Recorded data
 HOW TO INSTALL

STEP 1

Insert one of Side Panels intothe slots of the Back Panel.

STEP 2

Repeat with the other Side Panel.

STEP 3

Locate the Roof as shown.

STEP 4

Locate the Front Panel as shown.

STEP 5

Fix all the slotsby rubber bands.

---

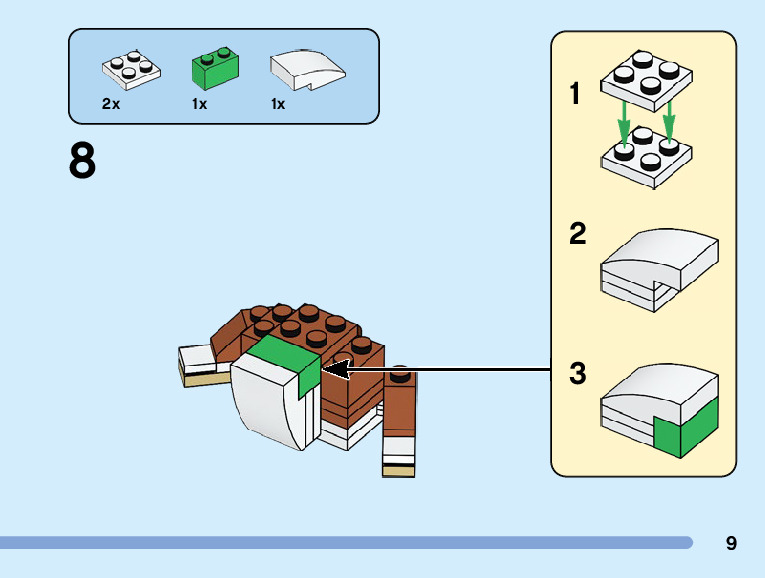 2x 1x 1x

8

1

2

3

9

--

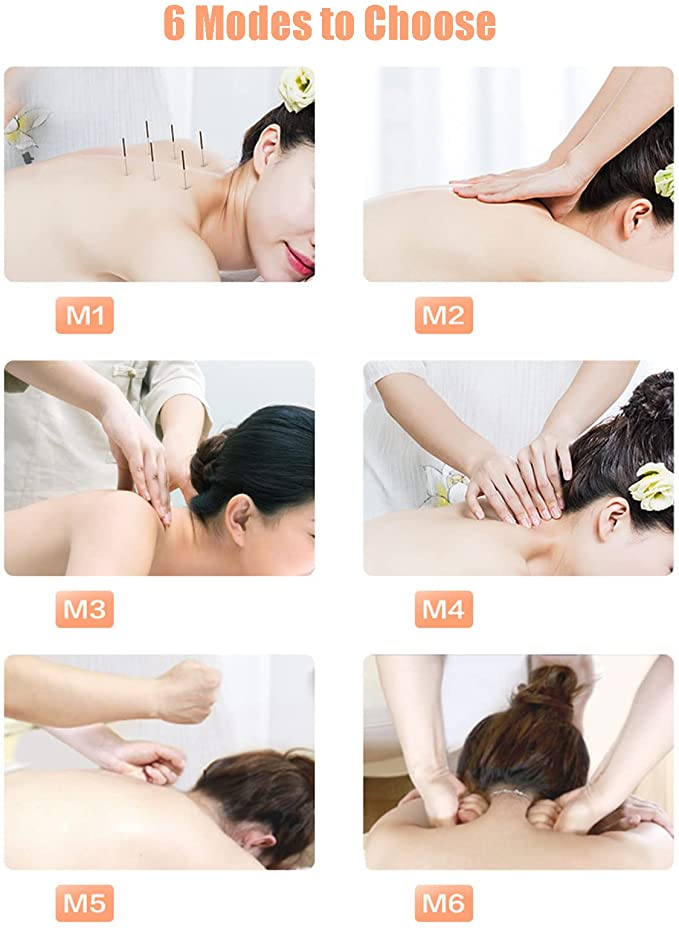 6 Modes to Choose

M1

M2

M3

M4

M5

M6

* Goal of the exercise: In the records above, find the line with "HOW TO INSTALL"; write out exactly that line and each one after it, stopping after the line with "Fix all the slotsby rubber bands.".

* Your response:
 HOW TO INSTALL

STEP 1

Insert one of Side Panels intothe slots of the Back Panel.

STEP 2

Repeat with the other Side Panel.

STEP 3

Locate the Roof as shown.

STEP 4

Locate the Front Panel as shown.

STEP 5

Fix all the slotsby rubber bands.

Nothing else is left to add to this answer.